Positioning in the Broader AI Safety Narrative
This position paper stands in contrast to the dominant literature in AI safety, which predominantly focuses on protecting models from adversarial exploitation, such as JailbreakBench. While existing works have evaluated localized bias or documented regional chatbot censorship, the authors synthesize these phenomena into a unified socio-technical theory. They build directly upon recent developments in PRISM alignment dataset curation and studies on model representation, but invert the narrative. Instead of viewing alignment purely as an defense against harms, they draw parallels to the history of nuclear physics to illustrate how safety-critical optimizations naturally yield weapons of mass informational control.

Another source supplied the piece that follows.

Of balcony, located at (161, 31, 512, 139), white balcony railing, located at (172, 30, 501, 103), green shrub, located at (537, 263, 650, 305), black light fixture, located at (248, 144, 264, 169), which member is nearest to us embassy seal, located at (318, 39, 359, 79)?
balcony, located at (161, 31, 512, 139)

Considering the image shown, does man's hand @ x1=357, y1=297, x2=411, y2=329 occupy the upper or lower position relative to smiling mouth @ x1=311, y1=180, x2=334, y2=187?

The Feasibility Gap in Countermeasures
Despite the strength of its diagnosis, the paper’s proposed mitigations face substantial real-world implementation challenges. The authors advocate for “Neutrality Through Diversity” by fostering model pluralism to prevent monopolistic concentrations of power. However, this proposal struggles against the economic realities of frontier model training, where astronomical compute costs and data access barriers naturally drive oligopolistic consolidation. Additionally, while the authors suggest that model jailbreaks can serve as a form of “freedom insurance” to bypass restrictive systems, this viewpoint overlooks the intense security trade-offs. The same bypasses that allow citizens in authoritarian regimes to access censored history also enable malicious actors to exploit models for cyber-attacks or automated propaganda campaigns. Finally, building globally accepted, objective benchmarks to distinguish between legitimate moderation and malicious censorship remains an open, deeply subjective sociopolitical challenge.
Strategic Outlook and Verdict
This award-winning paper acts as a necessary and highly professional wake-up call for the AI safety community. By reframing alignment technologies as dual-use instruments of power, it forces researchers to look past the technical mechanics of optimization and confront the political reality of who defines the alignment objectives. The recognition of this paper at ICML 2026 highlights a growing institutional awareness that safety cannot be developed in a geopolitical vacuum. Moving forward, the research community must transition away from pursuing a singular, top-down “perfectly aligned” system. Instead, the strategic priority must shift toward developing open, verifiable alignment auditing standards and ensuring a diverse ecosystem of models that protect intellectual freedom and democratic self-determination.